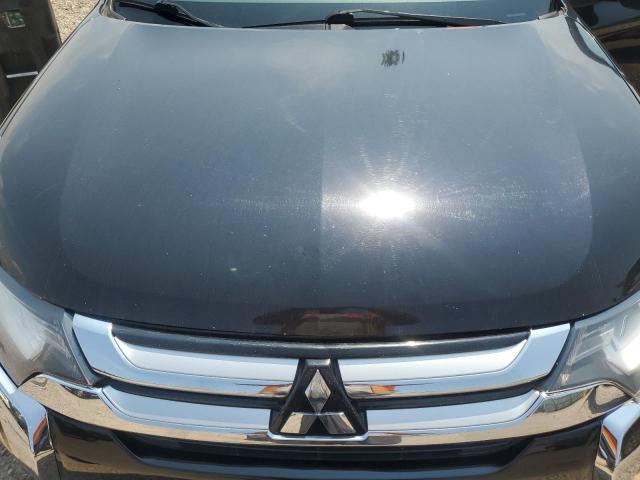 JA4AZ3A36JZ057671 - 2018 MITSUBISHI OUTLANDER SE BLACK photo 12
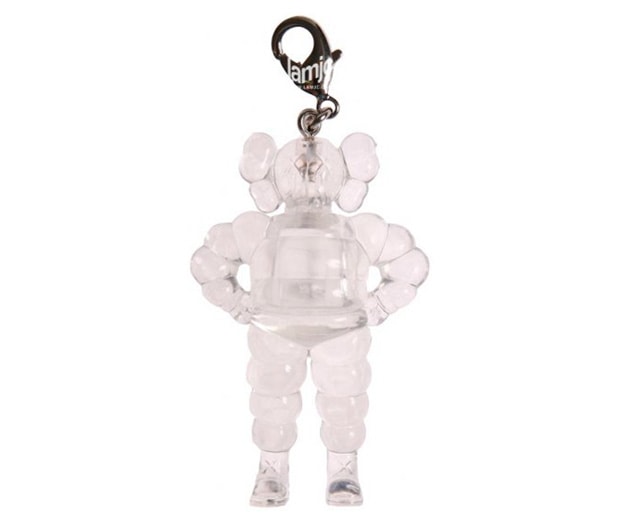 kaws-chum-key-holder-original-fake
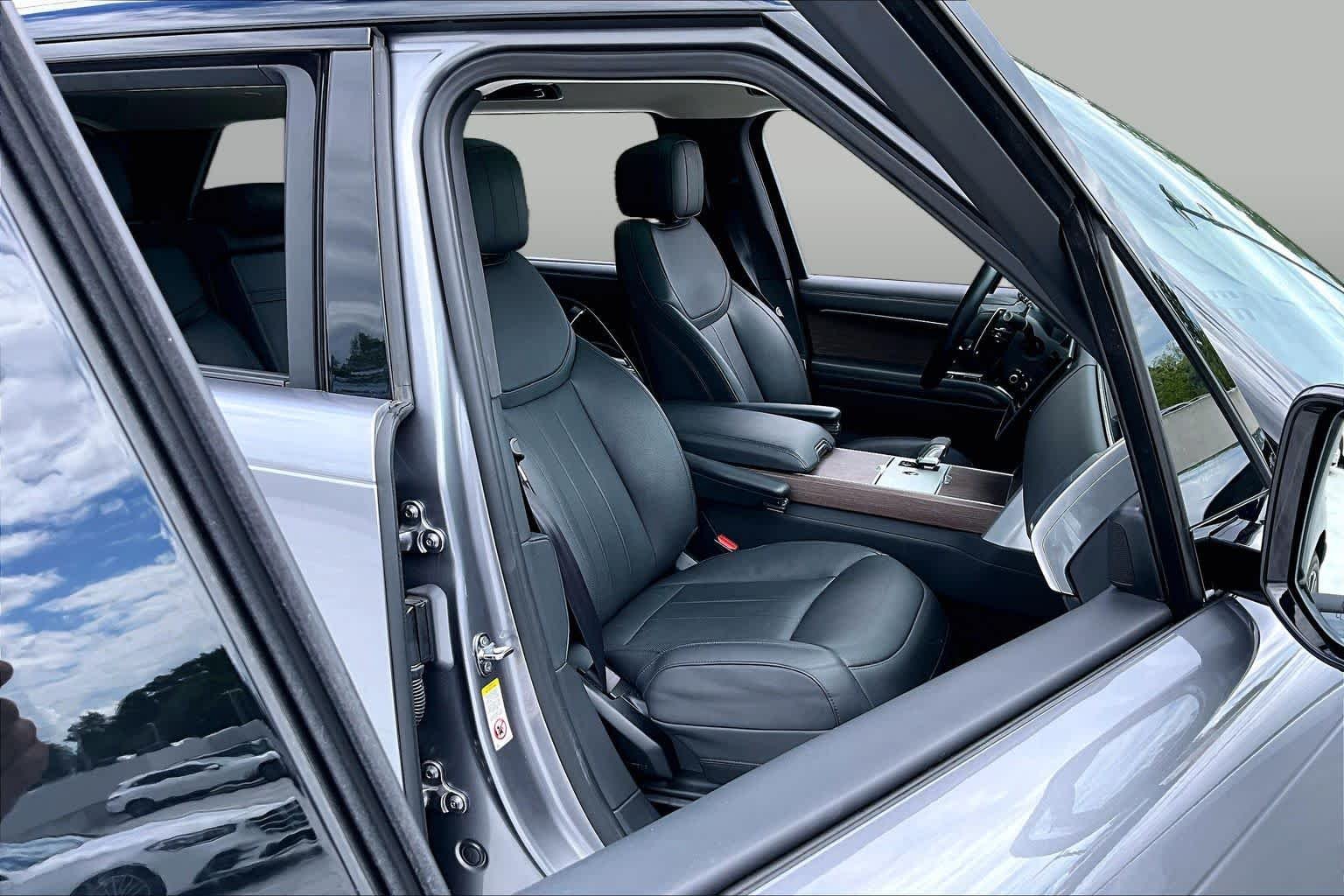 Used 2025 Charente Grey Premium Metallic Land Rover SE image 9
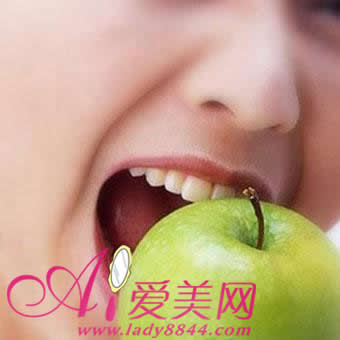 Mách bạn: Phương pháp làm sạch răng mới hiệu quả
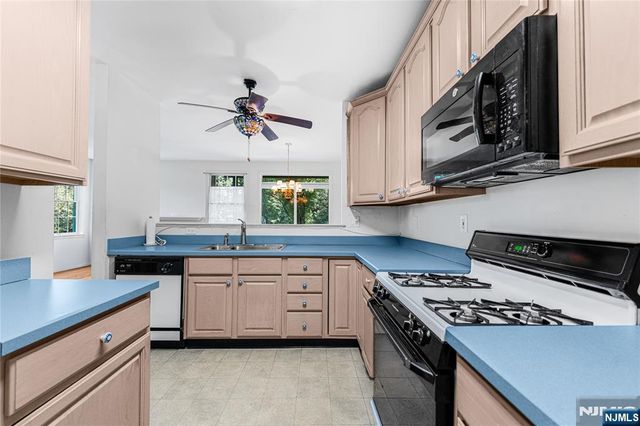 34 Spring Hollow, Old Tappan, NJ 07675
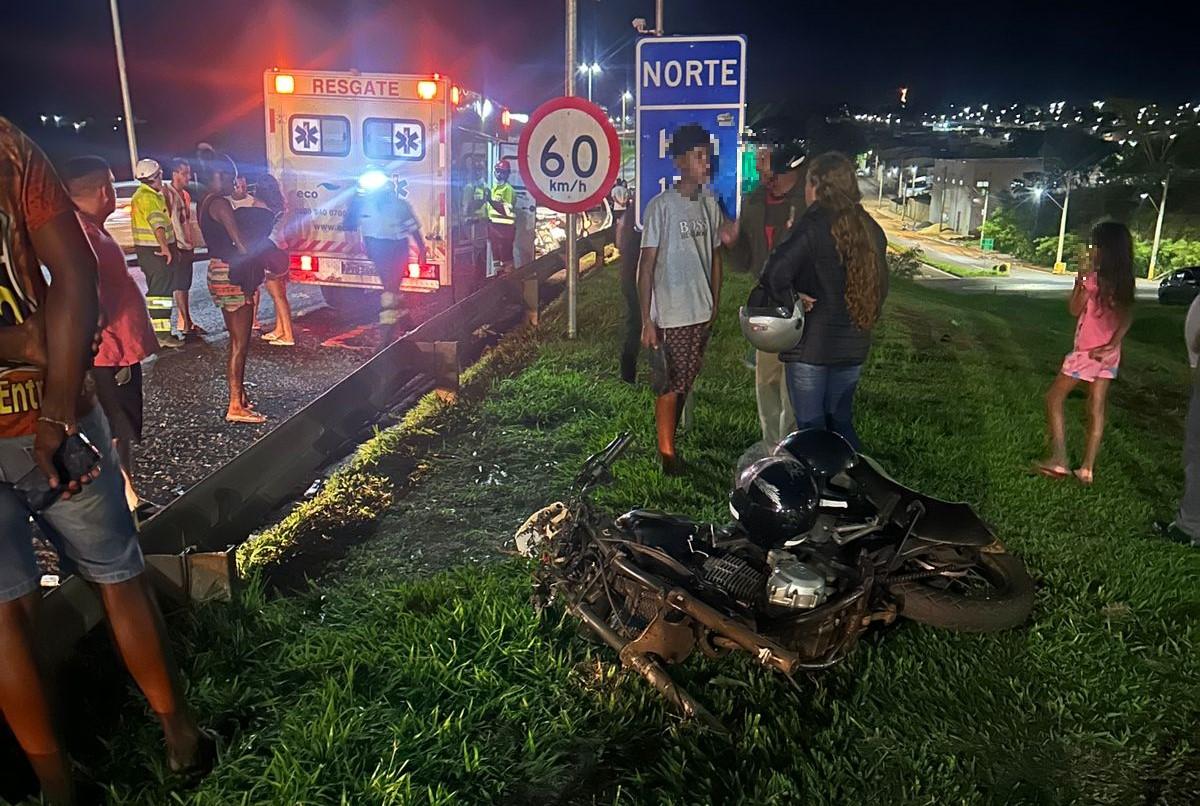 A motocicleta em que estava o casal ficou com parte destruída e a Polícia Rodoviária Federal informou que o piloto não era habilitado (Foto/Divulgação)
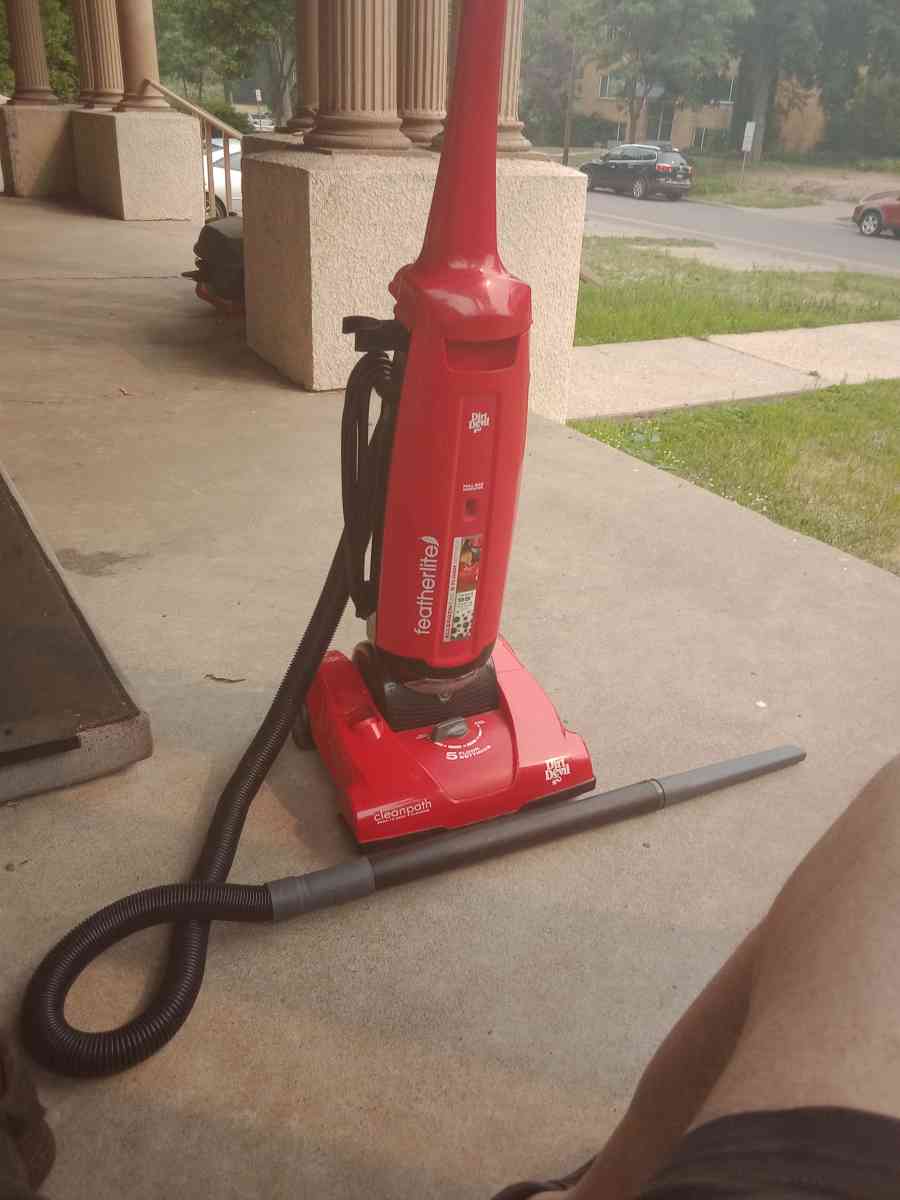 Dirt Devil uprigh clean path vacuum - Minneapolis, Minnesota - FleaMarketBay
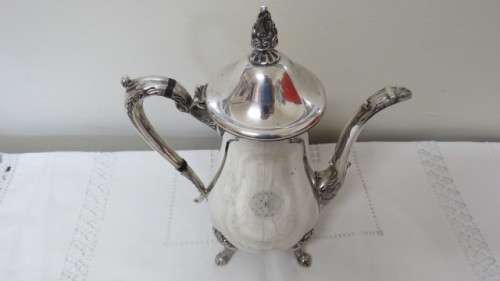 Stunning Viners International Silver Plate Tea Pot, Lidded Sugar Bowl and Creamer Set
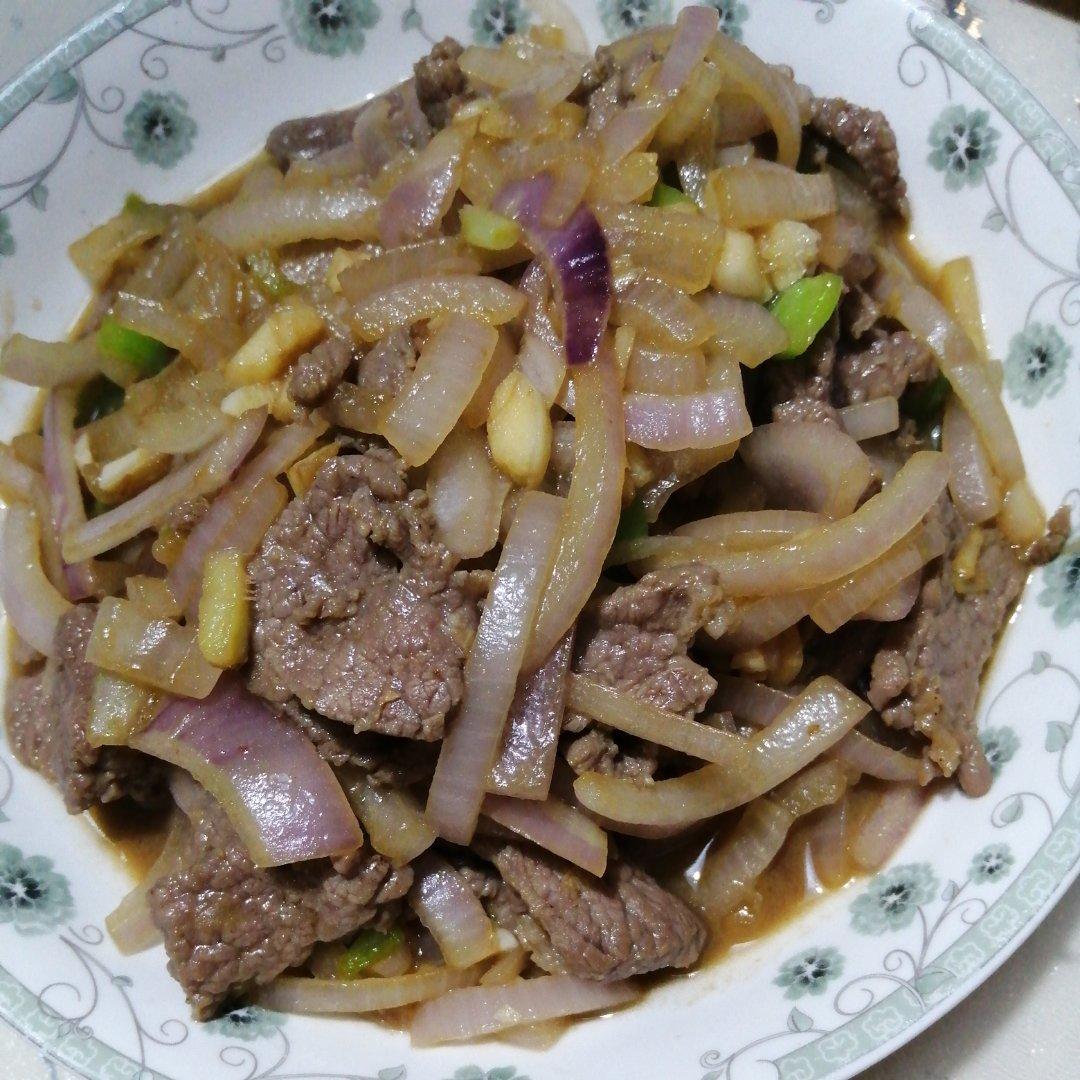 洋葱炒黄牛肉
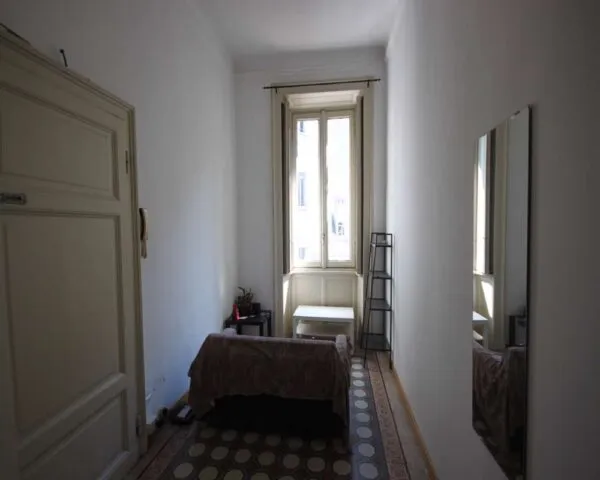 Stanza Milano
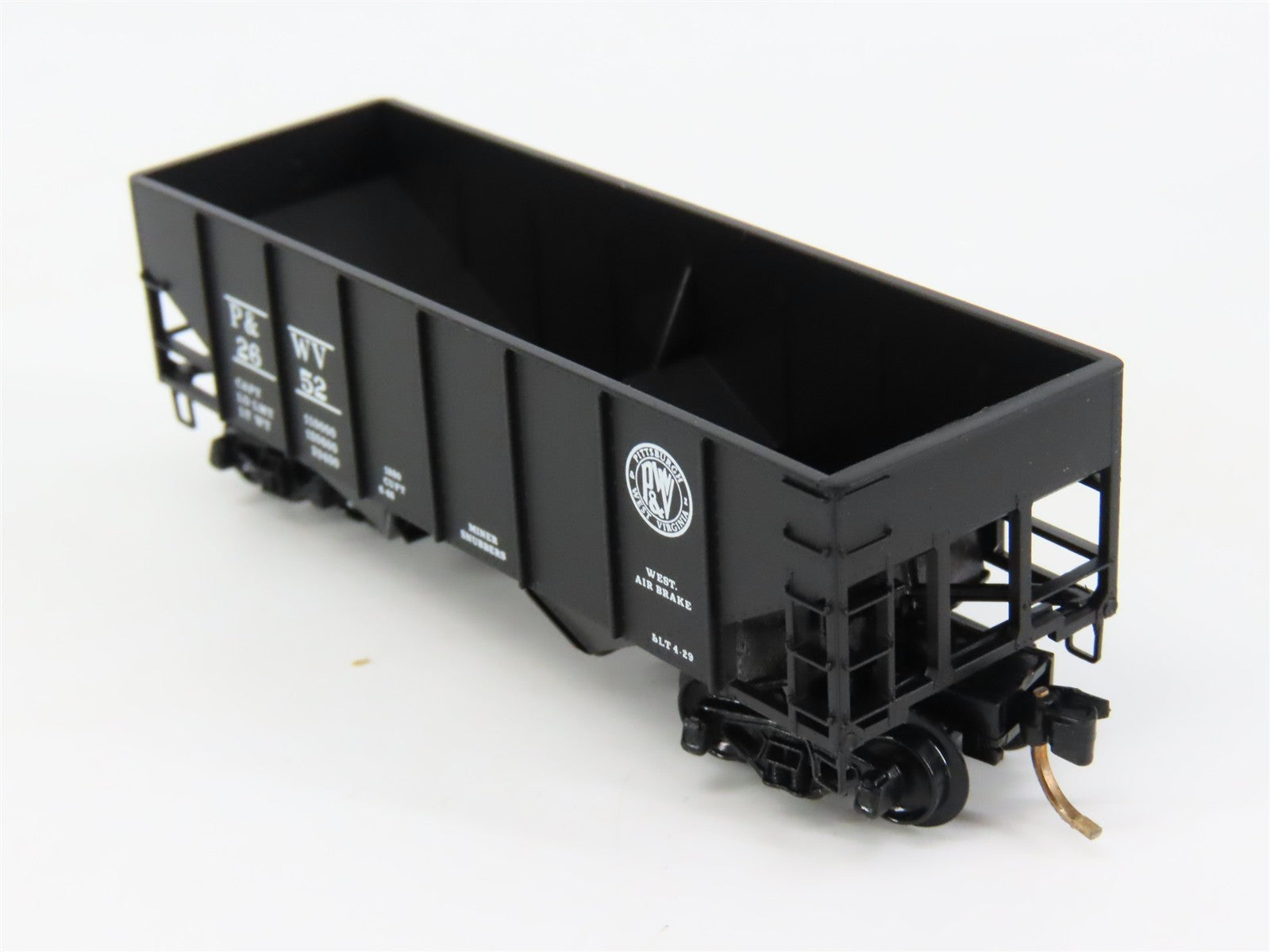 N Kadee Micro-Trains MTL 56210 P&WV Pittsburgh & West Virginia 2-Bay Hopper 2652
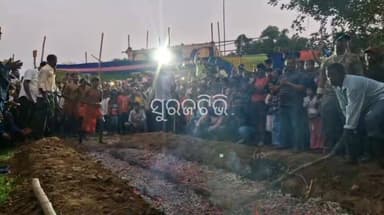#ପିଠରେ_ଚଡ଼କପର୍ବ_ପର୍ବ_ଅନୁଷ୍ଠିତ
ମୟୁରଭଞ୍ଜ ଜିଲ୍ଲା ରାସଗୋବିନ୍ଦପୁର ବ୍ଲକ ନାକିଚୁଆ ପଞ୍ଚାୟତ କଣ୍ଟାବଣି ମହାଦେବଙ୍କ ପିଠରେ ଚଡ଼କପର୍ବ ପର୍ବ...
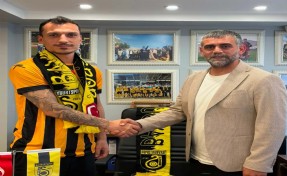 Karşıyaka'dan ayrılan İlyas imzayı Bayburt'a attı
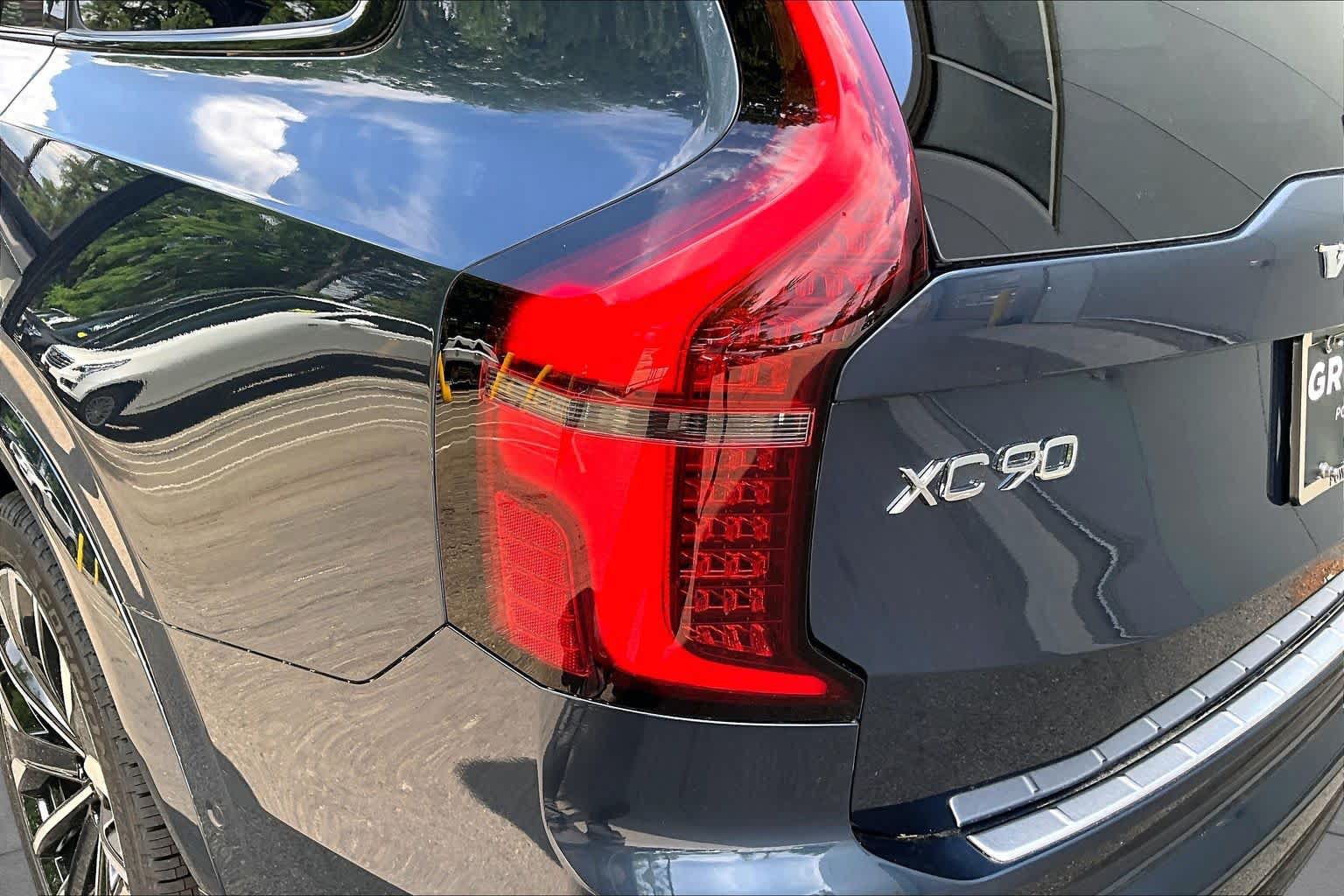 New 2026 Volvo XC90 B6 Ultra w/ Protection Package Premier AWD/4WD image 5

§ Exercise requirements:
Begin with the first line of the entries above and write out each line exactly, ending with the line containing "A motocicleta em". Leave out pictures.

§ Answer for this exercise:
 JA4AZ3A36JZ057671 - 2018 MITSUBISHI OUTLANDER SE BLACK photo 12
 kaws-chum-key-holder-original-fake
 Used 2025 Charente Grey Premium Metallic Land Rover SE image 9
 Mách bạn: Phương pháp làm sạch răng mới hiệu quả
 34 Spring Hollow, Old Tappan, NJ 07675
 A motocicleta em que estava o casal ficou com parte destruída e a Polícia Rodoviária Federal informou que o piloto não era habilitado (Foto/Divulgação)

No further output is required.